Toutefois, a fait observer la Ministre, le Gouvernement centrafricain déplore le traitement unilatéral de la MINUSCA quant à la lecture et à la présentation de l’accord sur le statut des forces entre l’ONU et la République centrafricaine relatif au statut de la MINUSCA.  Notant que le contexte a nettement évolué, le Gouvernement demande une revue de cet accord via un comité de travail qu’il souhaite voir mis en place avant le vote de renouvellement du mandat de la Mission, a-t-elle indiqué.  « Il est impensable de poursuivre une opération durant 10 ans sans faire de points d’étapes », a argué la Ministre, ajoutant que « la reconnaissance unanime des progrès réalisés nous oblige à devoir ajuster le mandat de la MINUSCA à la réalité ».  Notamment pour répondre aux défis transfrontaliers accentués par le déficit en infrastructures dû à un sous-développement entretenu par le poids des accords signés en période de vulnérabilité des autorités de transition de l’époque.  De plus, a insisté la Ministre, les abus et violations de l’accord sur le statut des forces par la partie onusienne sont devenus intolérables, tout en constituant un gros manque à gagner et, partant, un handicap pour la dynamique en cours de stabilisation, de relèvement et de développement.

Concernant les violations des droits humains, Mme Baipo Temon s’est insurgée contre la publication d’articles qui relève de « techniques de manipulation de l’esprit de masse » et qui vise à réduire à néant les efforts accomplis par le Gouvernement, tels que la mise en place du comité stratégique sur les violences sexuelles liées au conflit.

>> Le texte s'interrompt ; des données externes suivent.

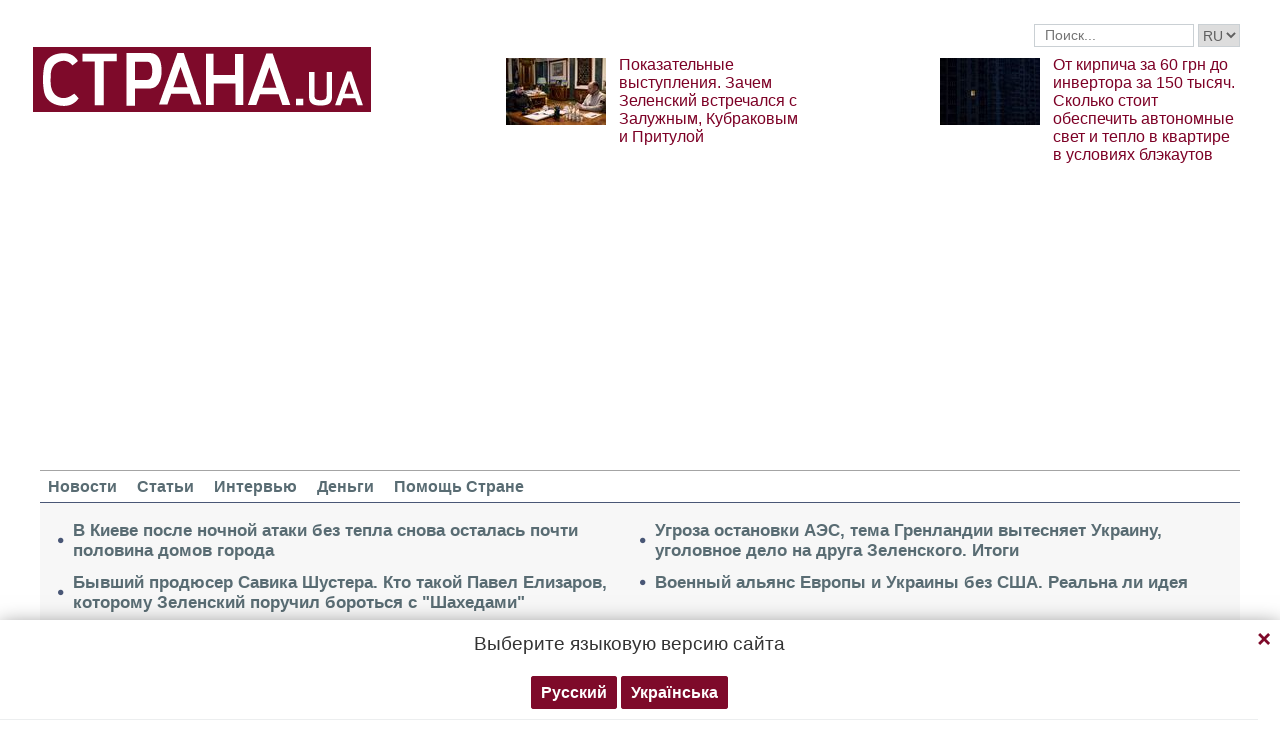

--- FILE ---
content_type: text/html; charset=utf-8
request_url: https://www.google.com/recaptcha/api2/aframe
body_size: 267
content:
<!DOCTYPE HTML><html><head><meta http-equiv="content-type" content="text/html; charset=UTF-8"></head><body><script nonce="LRwxp_rBcnqtK7Lupkt-XQ">/** Anti-fraud and anti-abuse applications only. See google.com/recaptcha */ try{var clients={'sodar':'https://pagead2.googlesyndication.com/pagead/sodar?'};window.addEventListener("message",function(a){try{if(a.source===window.parent){var b=JSON.parse(a.data);var c=clients[b['id']];if(c){var d=document.createElement('img');d.src=c+b['params']+'&rc='+(localStorage.getItem("rc::a")?sessionStorage.getItem("rc::b"):"");window.document.body.appendChild(d);sessionStorage.setItem("rc::e",parseInt(sessionStorage.getItem("rc::e")||0)+1);localStorage.setItem("rc::h",'1768907647356');}}}catch(b){}});window.parent.postMessage("_grecaptcha_ready", "*");}catch(b){}</script></body></html>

La Ministre a exhorté le Conseil de sécurité à la cohérence concernant la résolution qui renouvelle pour un an l’embargo, évoquant « une incapacité ou une non-volonté à s’attaquer aux sources d’approvisionnement des armes par les criminels terroristes ». Elle a également appelé à ce que les prochaines élections locales ne servent pas de prétexte pour maintenir la République centrafricaine « dans une précarité voulue », mettant en avant l’invitation du Gouvernement à faire preuve de pragmatisme et à apprécier les éléments de manière plus qualitative que quantitative, « si et seulement si le but recherché est réellement d’aider la République centrafricaine et non la maintenir sous une crise infinie ».

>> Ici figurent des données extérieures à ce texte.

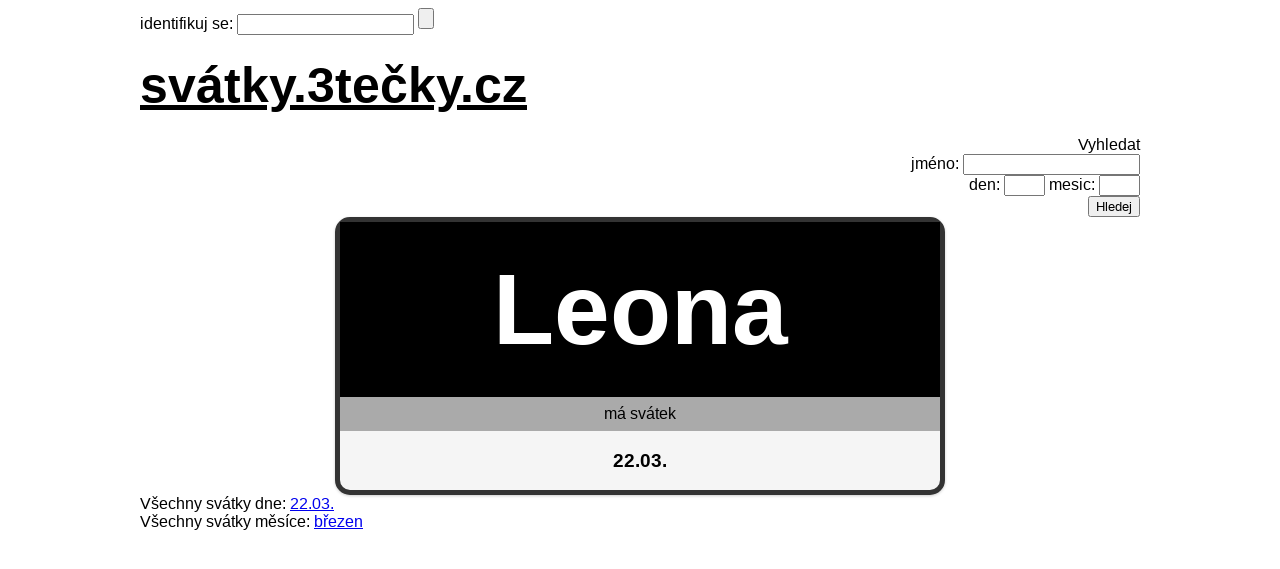

--- FILE ---
content_type: text/html; charset=UTF-8
request_url: https://svatky.3tecky.cz/leona
body_size: 1603
content:
<!DOCTYPE html PUBLIC "-//W3C//DTD XHTML 1.0 Strict//EN" "https://www.w3.org/TR/xhtml1/DTD/xhtml1-strict.dtd">
<html xmlns="https://www.w3.org/1999/xhtml">

    <head>
        <base href="https://svatky.3tecky.cz/" />
        <meta http-equiv="Content-Type" content="text/html; charset=UTF-8"/>
        <title>Leona má svátek 22.03. &hellip; svátky.3tečky.cz</title>
        <meta name="description" content="Leona má svátek 22.03." />
        <meta name="robots" content="index, follow" />
        <script type="text/javascript" src="https://www.google.com/jsapi"></script>
        <script type="text/javascript">
            //<![CDATA[
            google.load("jquery", "1.4.2");
            google.load("jqueryui", "1.8.2");
            //]]>
        </script>
        <script type="text/javascript" src="js/jquery.default.js"></script>
        <style type="text/css">
            @import url("css/main.css");
            @import url("css/ui-lightness/jquery-ui-1.7.2.custom.css");
        </style>    
           
    </head>

    <body>

        <div id="body">

                                    <form action="login" method="post">
                <div>
                    <label for="identifikator">identifikuj se:</label>
                    <input type="string" name="identifikator" id="identifikator" maxlength="50" />
                    <span id="kontrolblok">
                      <label for="kontrolicka">Kontrola: vlož rozdíl 19 a 9</label>
                      <input type="text" name="kontrolicka" id="kontrolicka" />
                    </span>
                    <input type="submit" />
                </div>
            </form>
            <script type="text/javascript">
            /* <![CDATA[ */
            document.getElementById("kontrolicka").value = Math.floor(3.3*3.3);
            document.getElementById("kontrolblok").style.display="none";
            /* ]]> */
            </script>
                        

            <h1><a href="https://svatky.3tecky.cz/">svátky.3tečky.cz</a></h1>

            <form method="get" action="search" id="searchForm">
                <div class="ar">
                    <label>Vyhledat</label>
                    <br />
                    <label for="search">jméno:</label>
                    <input name="s" id="search" type="text" value="" />
                    <br />
                    <label for="ddate">den:</label>
                    <input name="d" id="ddate" type="text" size="3" value="" />
                    <label for="mdate">mesic:</label>
                    <input name="m" id="mdate" type="text" size="3" value="" />
                    <br />
                                        <input type="submit" value="Hledej" />
                </div>
            </form>

            
            <div id="content">
                
<div id="name" class="box name">
                <h2>Leona</h2>
        <p class="second">má svátek</p>
        <h3>22.03.</h3>
    <input type="hidden" name="nameDayIds[418]" value="418" />
    </div>


<div>Všechny svátky dne: <a href="2203">22.03.</a> </div>
<div>Všechny svátky měsíce: <a href="brezen">březen</a> </div>



            </div>
                
            <div id="disqus_thread"></div>
            <script type="text/javascript">
                /* * * CONFIGURATION VARIABLES: EDIT BEFORE PASTING INTO YOUR WEBPAGE * * */
                var disqus_shortname = 'svatky3teckycz'; // required: replace example with your forum shortname
    
                /* * * DON'T EDIT BELOW THIS LINE * * */
                (function() {
                    var dsq = document.createElement('script'); dsq.type = 'text/javascript'; dsq.async = true;
                    dsq.src = 'https://' + disqus_shortname + '.disqus.com/embed.js';
                    (document.getElementsByTagName('head')[0] || document.getElementsByTagName('body')[0]).appendChild(dsq);
                })();
            </script>
            <noscript>Please enable JavaScript to view the <a href="https://disqus.com/?ref_noscript">comments powered by Disqus.</a></noscript>
            <a href="https://disqus.com" class="dsq-brlink">comments powered by <span class="logo-disqus">Disqus</span></a>
                    

        </div>

    </body>

    
    <script>
      (function(i,s,o,g,r,a,m) { i['GoogleAnalyticsObject']=r;i[r]=i[r]||function() {
      (i[r].q=i[r].q||[]).push(arguments) } ,i[r].l=1*new Date();a=s.createElement(o),
      m=s.getElementsByTagName(o)[0];a.async=1;a.src=g;m.parentNode.insertBefore(a,m)
      } )(window,document,'script','//www.google-analytics.com/analytics.js','ga');

      ga('create', 'UA-314942-34', 'auto');
      ga('send', 'pageview');

    </script>

</html>

--- FILE ---
content_type: application/javascript
request_url: https://svatky.3tecky.cz/js/jquery.default.js
body_size: 308
content:
$(document).ready(function(){

    $('.like').click(function(){
        var nameId = $(this).attr('rel');
        var status = 'like';
        var tag = $(this);
        if (tag.hasClass('selected')) {
            status = 'neutral';
        }
        $.ajax({
            type: "GET",
            url: "ajax/setStatus",
            data: "nameDayId=" + nameId + "&status=" + status,
            success: function(msg){
                if (msg == "ok") {
                    tag.parent().children(".selected").removeClass('selected');
                    if (status != 'neutral') {
                        tag.addClass('selected');
                    }
                }
            }
        });
    });

    $('.notlike').click(function(){
        var nameId = $(this).attr('rel');
        var status = 'notlike';
        var tag = $(this);
        if (tag.hasClass('selected')) {
            status = 'neutral';
        }
        $.ajax({
            type: "GET",
            url: "ajax/setStatus",
            data: "nameDayId=" + nameId + "&status=" + status,
            success: function(msg){
                if (msg == "ok") {
                    tag.parent().children(".selected").removeClass('selected');
                    if (status != 'neutral') {
                        tag.addClass('selected');
                    }
                }
            }
        });
    });

    $('#status').change(function(){
        var libiNelibi = $(this).val();
        hodnoty = new Array();
        hodnoty['like'] = 'líbí';
        hodnoty['notlike'] = 'nelíbí';
        hodnoty['-'] = 'nevím';
        var co = hodnoty[libiNelibi];
        $('#statusInfo').val(co);
    });
});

M. MATEUS PEDRO LUEMBA (Angola) a noté l’évolution positive du paysage politique et sécuritaire en République centrafricaine et rappelé que l’Angola avait, dans le contexte de la « Feuille de route de Luanda », participé à la troisième réunion du comité stratégique sur le DDRR, la réforme du secteur de la sécurité et la réconciliation nationale.  Cela a permis de faire un état des lieux des engagements politiques, des progrès et des défis de la situation en République centrafricaine en matière de restauration de l’autorité de l’État, de dissolution des groupes armés, de DDRR, de réforme du secteur de la sécurité et de la sécurisation des frontières.  À ce titre, le représentant a insisté sur l’importance de maintenir un tel examen stratégique « sur une base trimestrielle », tant au niveau politique qu’au niveau technique.

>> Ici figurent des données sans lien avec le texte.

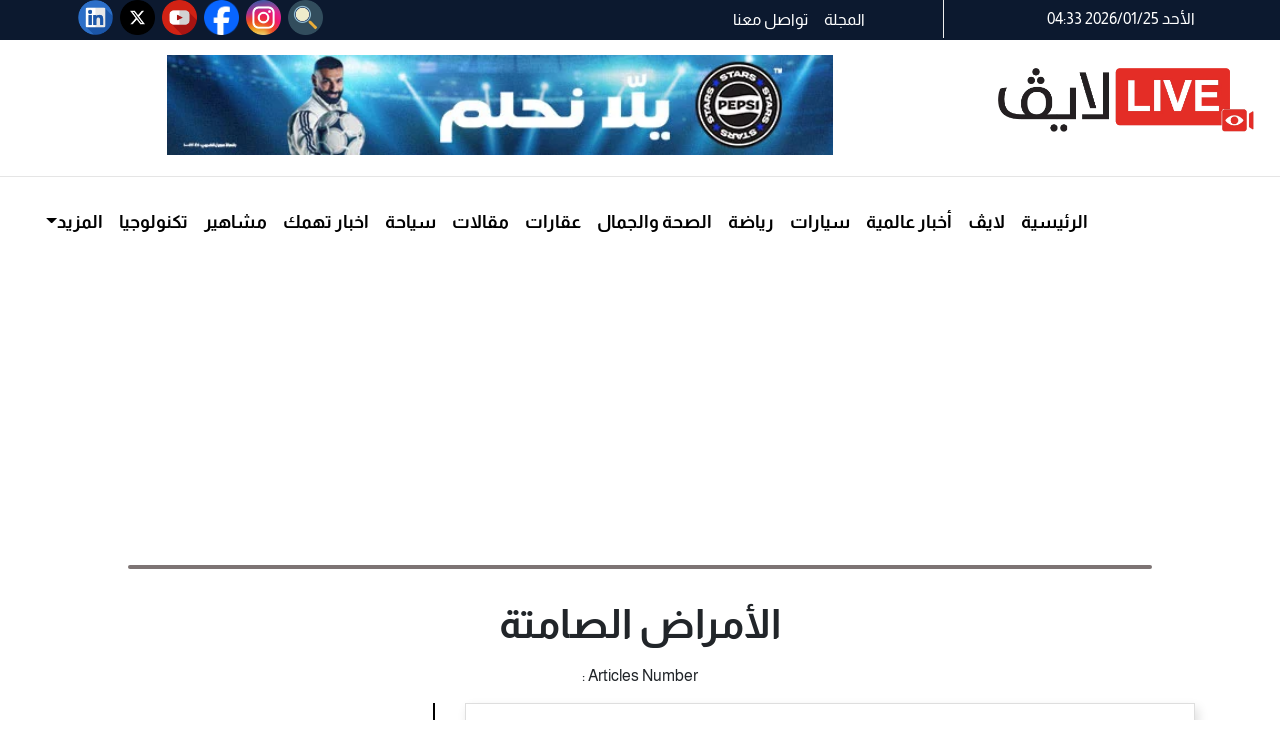

--- FILE ---
content_type: text/html; charset=utf-8
request_url: https://www.google.com/recaptcha/api2/aframe
body_size: 268
content:
<!DOCTYPE HTML><html><head><meta http-equiv="content-type" content="text/html; charset=UTF-8"></head><body><script nonce="grM5rn_03jHagbWd9WElJQ">/** Anti-fraud and anti-abuse applications only. See google.com/recaptcha */ try{var clients={'sodar':'https://pagead2.googlesyndication.com/pagead/sodar?'};window.addEventListener("message",function(a){try{if(a.source===window.parent){var b=JSON.parse(a.data);var c=clients[b['id']];if(c){var d=document.createElement('img');d.src=c+b['params']+'&rc='+(localStorage.getItem("rc::a")?sessionStorage.getItem("rc::b"):"");window.document.body.appendChild(d);sessionStorage.setItem("rc::e",parseInt(sessionStorage.getItem("rc::e")||0)+1);localStorage.setItem("rc::h",'1769351619873');}}}catch(b){}});window.parent.postMessage("_grecaptcha_ready", "*");}catch(b){}</script></body></html>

Les efforts de la République centrafricaine en ce qui concerne la dissolution des groupes armés et les processus politiques pour rétablir l’autorité de l’État sur plus de 85% du territoire centrafricain doivent être salués, a-t-il déclaré, en se félicitant une nouvelle fois de la visibilité de plusieurs résultats positifs.  Il a conclu son intervention en félicitant les autorités de la RCA pour leur « appropriation nationale » des axes de la feuille de route de Luanda.